One should recall that Van Rompuy only defined what changes might be needed to the treaty, setting out the general political objectives. Not only was this very far from being a finished treaty, he was proposing a Council meeting in March to give a mandate for limited treaty change, followed by an intergovernmental conference (IGC) to draft the amendments. Once again, this is clear evidence that a treaty cannot have existed last Thursday/Friday.
Yet The Boy persists with his mantra (Col. 537), that he "was not willing to sign up to a treaty change that passed power from Britain to Brussels", even though it is plainly evident that there was no "treaty change" to sign. In column 525, in response to Miliband, but not in his main statement, he says:
The right hon. Gentleman asks what we gained from the veto. I will tell him: we stopped Britain signing up to a treaty without any safeguards. That is what we gained.Thus far, the Boy is content to indulge in his Walter Mitty fantasy, but then Jack Straw questions him directly. He says:
There was no draft treaty before the European Council last Thursday and Friday; there was a set of draft conclusions. Will the Prime Minister set out the paragraph numbers that he thinks would have damaged Britain’s interests had we agreed to them?The Boy answers,
As I said in my statement, the eurozone members wanted to create a new treaty within the EU, which has all sorts of dangers. If the right hon.

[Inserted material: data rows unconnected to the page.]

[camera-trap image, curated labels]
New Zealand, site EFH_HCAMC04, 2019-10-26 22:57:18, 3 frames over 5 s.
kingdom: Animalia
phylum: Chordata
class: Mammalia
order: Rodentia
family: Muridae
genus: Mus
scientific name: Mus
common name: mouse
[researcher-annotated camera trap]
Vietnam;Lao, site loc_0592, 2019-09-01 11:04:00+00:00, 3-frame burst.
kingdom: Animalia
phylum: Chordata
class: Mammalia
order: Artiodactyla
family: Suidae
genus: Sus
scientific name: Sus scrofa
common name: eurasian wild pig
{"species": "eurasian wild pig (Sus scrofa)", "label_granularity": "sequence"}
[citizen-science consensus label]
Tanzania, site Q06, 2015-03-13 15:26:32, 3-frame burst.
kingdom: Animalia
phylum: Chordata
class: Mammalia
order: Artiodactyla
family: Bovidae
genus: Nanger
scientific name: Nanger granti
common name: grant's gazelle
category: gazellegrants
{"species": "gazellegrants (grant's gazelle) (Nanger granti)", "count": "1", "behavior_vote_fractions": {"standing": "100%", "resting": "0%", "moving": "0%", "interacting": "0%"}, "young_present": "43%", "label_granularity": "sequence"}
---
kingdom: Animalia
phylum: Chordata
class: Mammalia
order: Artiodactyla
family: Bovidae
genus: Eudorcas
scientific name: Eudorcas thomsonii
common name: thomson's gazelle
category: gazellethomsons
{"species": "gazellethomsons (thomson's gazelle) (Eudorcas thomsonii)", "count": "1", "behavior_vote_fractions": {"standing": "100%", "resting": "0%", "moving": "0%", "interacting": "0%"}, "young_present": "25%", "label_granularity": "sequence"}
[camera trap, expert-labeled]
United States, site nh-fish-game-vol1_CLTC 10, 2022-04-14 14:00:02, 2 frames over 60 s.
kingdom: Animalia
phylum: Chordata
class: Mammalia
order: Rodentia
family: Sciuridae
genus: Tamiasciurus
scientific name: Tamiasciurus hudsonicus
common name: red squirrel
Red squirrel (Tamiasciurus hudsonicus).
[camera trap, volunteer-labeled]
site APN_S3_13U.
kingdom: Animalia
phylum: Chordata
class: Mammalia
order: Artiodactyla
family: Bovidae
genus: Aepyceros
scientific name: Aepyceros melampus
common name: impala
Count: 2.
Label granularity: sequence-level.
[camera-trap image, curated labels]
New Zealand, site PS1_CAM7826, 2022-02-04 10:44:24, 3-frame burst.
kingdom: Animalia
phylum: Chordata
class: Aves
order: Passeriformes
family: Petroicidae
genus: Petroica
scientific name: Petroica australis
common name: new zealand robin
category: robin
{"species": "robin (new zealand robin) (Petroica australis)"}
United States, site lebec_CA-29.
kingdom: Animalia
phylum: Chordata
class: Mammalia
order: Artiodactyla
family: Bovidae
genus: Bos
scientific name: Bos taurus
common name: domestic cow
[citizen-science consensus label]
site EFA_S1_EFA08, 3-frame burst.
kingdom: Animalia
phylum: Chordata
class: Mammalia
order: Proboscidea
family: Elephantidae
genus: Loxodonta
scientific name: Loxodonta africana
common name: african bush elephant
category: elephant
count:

Gentleman looks at the letter that Angela Merkel and Nicolas Sarkozy sent, he will see that they specifically wanted the 17 to look at issues such as financial services and the market within that treaty. Without safeguards, a treaty within a treaty would have been far more dangerous than a treaty outside the EU.Up against the wall – and given free opportunity to set the record straight – all Cameron can assert is that "eurozone members wanted to create a new treaty within the EU". He adds: "They specifically wanted the 17 to look at issues such as financial services and the market within that treaty".
This was a treaty to come – not one that was in existence that he could sign up to, much less veto. In column 534, we get further prevarication. "There would be a threat if there were a treaty of the 17 in the EU without the proper safeguards", he says. "That is why I vetoed that approach".
Note the precise phrasing: "if there were a treaty of the 17 in the EU", he says, then adding that he vetoed not a treaty but an "approach".
In the entire statement yesterday, running to over 90 minutes, with 101 backbench MPs speaking, the word "veto" or its derivants was used thirteen times. Cameron used it four of those times. This is not a man crowing about his achievement – which is just as well. You can't veto an approach. The veto exists only in his imagination, and the putrid mind of the media collective.